_WHAT TO PRODUCE_
Begin at the line that contains "Within this photo" and quote each line exactly through the last one. Leave pictures out.

_INFORMATION PROVIDED_
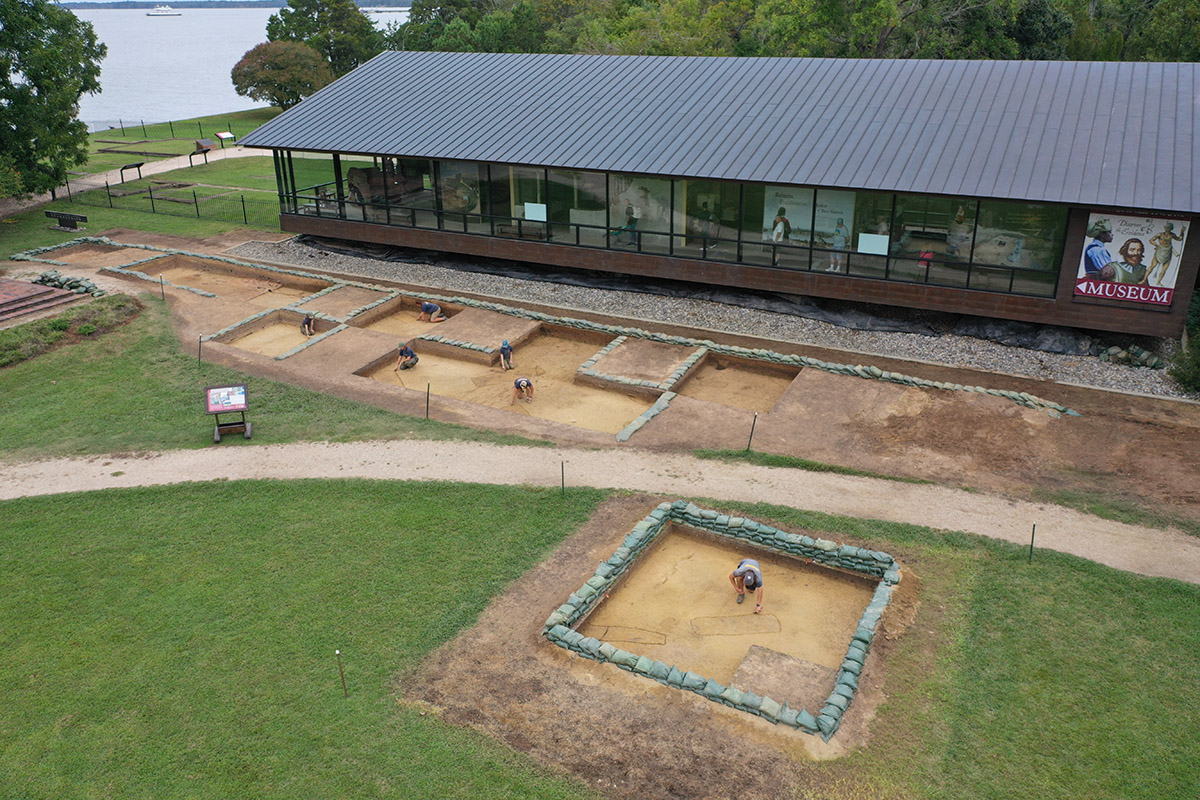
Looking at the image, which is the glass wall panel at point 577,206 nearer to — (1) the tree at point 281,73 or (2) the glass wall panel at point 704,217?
(2) the glass wall panel at point 704,217

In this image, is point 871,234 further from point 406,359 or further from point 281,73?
point 281,73

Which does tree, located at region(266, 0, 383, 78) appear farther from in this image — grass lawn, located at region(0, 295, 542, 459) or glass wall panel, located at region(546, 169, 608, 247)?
grass lawn, located at region(0, 295, 542, 459)

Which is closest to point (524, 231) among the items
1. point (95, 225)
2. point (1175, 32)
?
point (95, 225)

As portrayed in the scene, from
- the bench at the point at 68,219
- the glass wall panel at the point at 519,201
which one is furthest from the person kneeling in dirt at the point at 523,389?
the bench at the point at 68,219

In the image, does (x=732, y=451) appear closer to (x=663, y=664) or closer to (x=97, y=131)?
(x=663, y=664)


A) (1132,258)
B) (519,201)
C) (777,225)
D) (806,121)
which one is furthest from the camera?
(519,201)
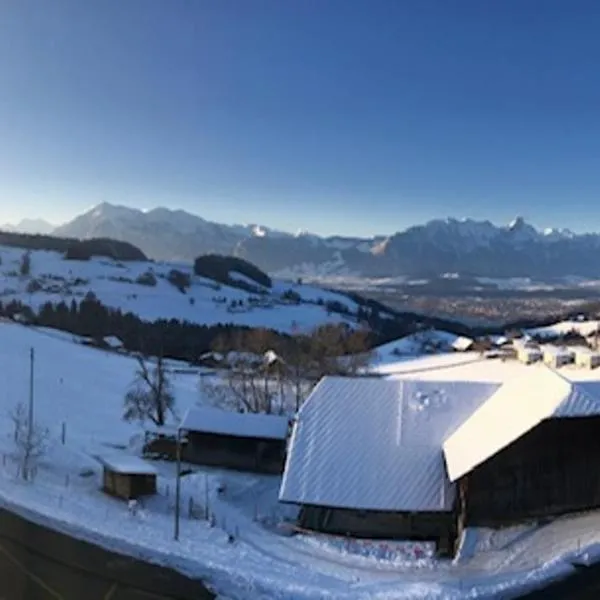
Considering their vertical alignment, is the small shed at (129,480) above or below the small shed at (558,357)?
below

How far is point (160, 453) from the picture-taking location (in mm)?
52688

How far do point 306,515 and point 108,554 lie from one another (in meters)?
9.62

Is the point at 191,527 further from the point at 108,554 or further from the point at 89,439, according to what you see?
the point at 89,439

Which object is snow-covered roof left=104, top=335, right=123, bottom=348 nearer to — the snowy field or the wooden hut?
the snowy field

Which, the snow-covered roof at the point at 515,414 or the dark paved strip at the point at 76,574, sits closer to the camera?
the dark paved strip at the point at 76,574

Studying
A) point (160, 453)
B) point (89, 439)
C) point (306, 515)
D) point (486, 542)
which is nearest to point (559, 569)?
point (486, 542)

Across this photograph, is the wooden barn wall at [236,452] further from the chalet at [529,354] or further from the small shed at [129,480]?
the chalet at [529,354]

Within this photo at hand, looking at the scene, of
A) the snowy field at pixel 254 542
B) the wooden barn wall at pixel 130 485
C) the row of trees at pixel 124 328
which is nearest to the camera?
the snowy field at pixel 254 542

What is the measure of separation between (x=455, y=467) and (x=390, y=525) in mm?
3920

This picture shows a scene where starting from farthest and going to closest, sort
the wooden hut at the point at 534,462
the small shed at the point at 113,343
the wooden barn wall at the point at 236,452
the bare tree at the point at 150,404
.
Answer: the small shed at the point at 113,343 < the bare tree at the point at 150,404 < the wooden barn wall at the point at 236,452 < the wooden hut at the point at 534,462

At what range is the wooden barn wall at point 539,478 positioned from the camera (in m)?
32.1

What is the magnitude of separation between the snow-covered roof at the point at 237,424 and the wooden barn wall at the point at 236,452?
44 cm

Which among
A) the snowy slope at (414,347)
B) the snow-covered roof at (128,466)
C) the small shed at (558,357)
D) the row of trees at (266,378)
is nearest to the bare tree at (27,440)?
the snow-covered roof at (128,466)

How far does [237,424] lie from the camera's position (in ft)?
164
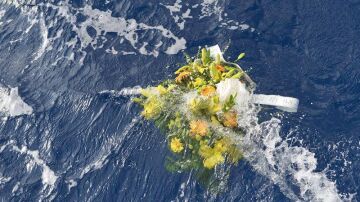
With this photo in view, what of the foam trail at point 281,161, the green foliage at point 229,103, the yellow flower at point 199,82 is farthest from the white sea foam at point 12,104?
the foam trail at point 281,161

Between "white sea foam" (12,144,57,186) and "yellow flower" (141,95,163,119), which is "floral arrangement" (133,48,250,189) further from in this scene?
"white sea foam" (12,144,57,186)

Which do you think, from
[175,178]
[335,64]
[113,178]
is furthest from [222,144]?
[335,64]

_WRITTEN SOLUTION_
Within this photo at hand, looking at the scene, of
A) the snowy field at pixel 254 542
B) the wooden barn wall at pixel 130 485
C) the row of trees at pixel 124 328
which is nearest to the camera?
the snowy field at pixel 254 542

What is the measure of separation between (x=455, y=467) and (x=390, y=525) in mm?
3920

This picture shows a scene where starting from farthest and going to closest, sort
the wooden hut at the point at 534,462
the small shed at the point at 113,343
the wooden barn wall at the point at 236,452
the bare tree at the point at 150,404
.
Answer: the small shed at the point at 113,343 < the bare tree at the point at 150,404 < the wooden barn wall at the point at 236,452 < the wooden hut at the point at 534,462

At what range is the wooden barn wall at point 539,478 positioned from the camera (in m)?
32.1

What is the magnitude of separation between the snow-covered roof at the point at 237,424 and the wooden barn wall at the point at 236,452?
44 cm

Which among
A) the snowy slope at (414,347)
B) the snow-covered roof at (128,466)
C) the small shed at (558,357)
D) the row of trees at (266,378)
is nearest to the bare tree at (27,440)?
the snow-covered roof at (128,466)

How far does [237,424] lie from the camera's position (in ft)?
164
With this photo in view, what of the foam trail at point 281,161, the green foliage at point 229,103, the yellow flower at point 199,82 is farthest from the white sea foam at point 12,104?
the foam trail at point 281,161

Between "white sea foam" (12,144,57,186) and "yellow flower" (141,95,163,119), which is "floral arrangement" (133,48,250,189) further from in this scene?
"white sea foam" (12,144,57,186)

Which do you think, from
[175,178]
[335,64]
[113,178]
is furthest from [222,144]?
[335,64]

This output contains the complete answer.